:: What this task involves ::
Give every row below as a numbered list, one line per entry, with blank lines omitted and the pictures left out.

:: Data provided ::

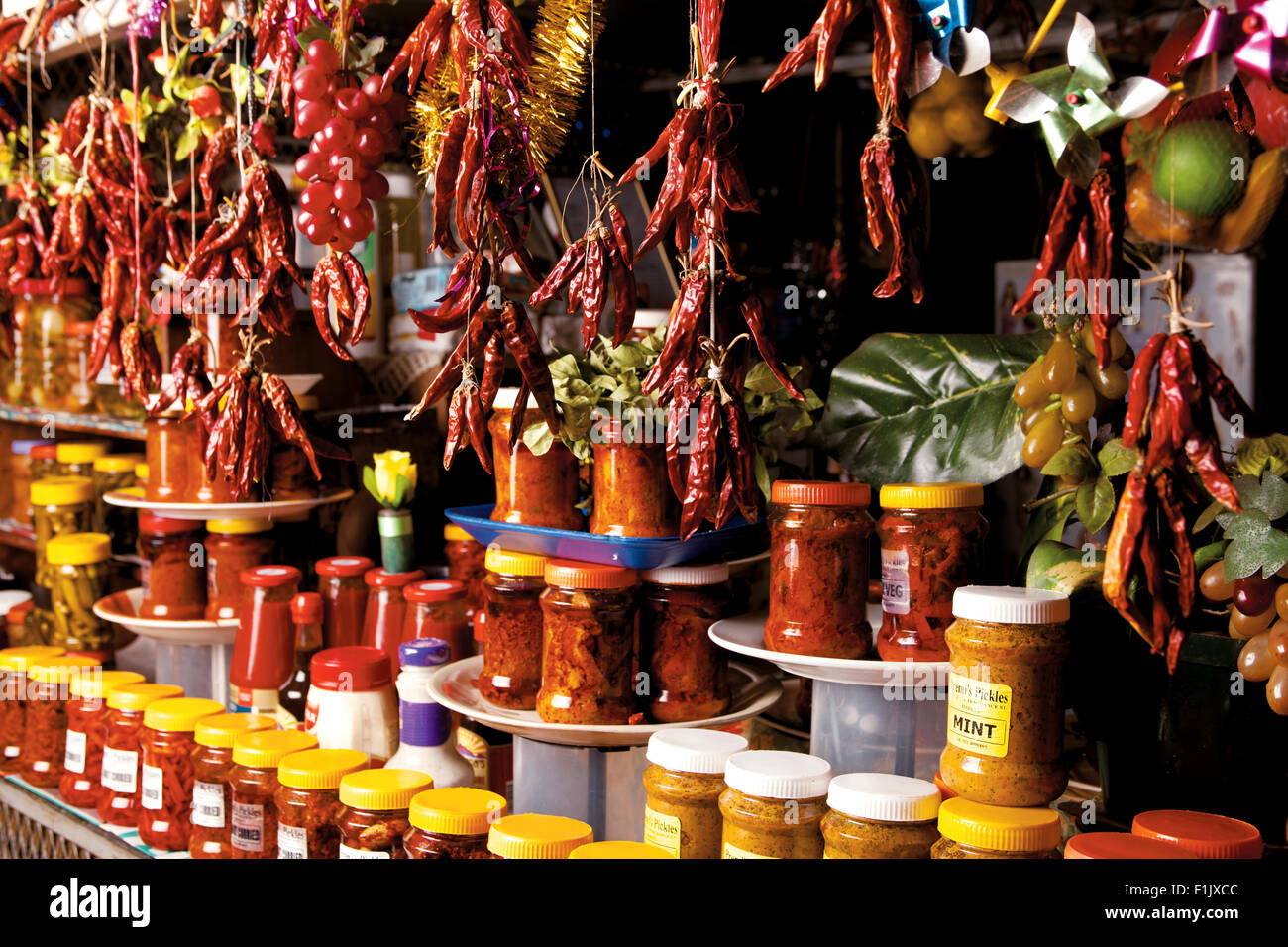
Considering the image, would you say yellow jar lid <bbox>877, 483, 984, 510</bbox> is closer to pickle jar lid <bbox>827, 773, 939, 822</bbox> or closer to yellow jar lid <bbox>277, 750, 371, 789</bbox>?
pickle jar lid <bbox>827, 773, 939, 822</bbox>

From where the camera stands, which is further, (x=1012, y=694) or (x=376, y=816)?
(x=376, y=816)

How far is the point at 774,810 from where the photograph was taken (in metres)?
1.13

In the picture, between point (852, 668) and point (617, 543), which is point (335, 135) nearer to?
point (617, 543)

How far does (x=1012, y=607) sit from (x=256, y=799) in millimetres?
974

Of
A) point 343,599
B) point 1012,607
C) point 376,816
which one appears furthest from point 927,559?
point 343,599

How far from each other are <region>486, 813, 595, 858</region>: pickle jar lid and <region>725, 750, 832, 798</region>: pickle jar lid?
0.55 ft

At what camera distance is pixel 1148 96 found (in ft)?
2.88

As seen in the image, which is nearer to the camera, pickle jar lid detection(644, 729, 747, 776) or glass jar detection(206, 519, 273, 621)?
pickle jar lid detection(644, 729, 747, 776)

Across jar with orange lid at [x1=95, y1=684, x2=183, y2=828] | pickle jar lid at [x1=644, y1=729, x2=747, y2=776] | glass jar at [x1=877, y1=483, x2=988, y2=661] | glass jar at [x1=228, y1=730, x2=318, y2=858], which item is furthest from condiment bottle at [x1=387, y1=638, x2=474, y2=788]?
glass jar at [x1=877, y1=483, x2=988, y2=661]

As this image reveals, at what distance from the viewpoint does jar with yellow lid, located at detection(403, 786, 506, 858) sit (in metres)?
1.26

:: Completed task ::
1. Considering the image, would you say yellow jar lid <bbox>877, 483, 984, 510</bbox> is closer to pickle jar lid <bbox>827, 773, 939, 822</bbox> or closer to yellow jar lid <bbox>277, 750, 371, 789</bbox>?
2. pickle jar lid <bbox>827, 773, 939, 822</bbox>
3. From where the camera stands, which is further, (x=1012, y=694) or (x=376, y=816)?
4. (x=376, y=816)
5. How far is the point at 774,810 from where the photograph was taken (in metres)?
6. 1.13
7. In the picture, between point (852, 668) and point (617, 543), which is point (335, 135) nearer to?
8. point (617, 543)
9. How far does (x=1012, y=607) sit from (x=256, y=799) in millimetres?
10. 974
11. Of
12. A) point 343,599
13. B) point 1012,607
14. C) point 376,816
15. which one appears furthest from point 927,559?
16. point 343,599
17. How far from each other are <region>486, 813, 595, 858</region>: pickle jar lid and <region>725, 750, 832, 798</region>: pickle jar lid?
18. 0.55 ft
19. At what camera distance is pixel 1148 96 found (in ft)?
20. 2.88
21. As seen in the image, which is nearer to the camera, pickle jar lid detection(644, 729, 747, 776) or glass jar detection(206, 519, 273, 621)?
22. pickle jar lid detection(644, 729, 747, 776)
23. Across jar with orange lid at [x1=95, y1=684, x2=183, y2=828] | pickle jar lid at [x1=644, y1=729, x2=747, y2=776] | glass jar at [x1=877, y1=483, x2=988, y2=661] | glass jar at [x1=228, y1=730, x2=318, y2=858], which item is furthest from condiment bottle at [x1=387, y1=638, x2=474, y2=788]?
24. glass jar at [x1=877, y1=483, x2=988, y2=661]
25. As this image reveals, at what distance from the viewpoint does jar with yellow lid, located at detection(403, 786, 506, 858) sit (in metres)?
26. 1.26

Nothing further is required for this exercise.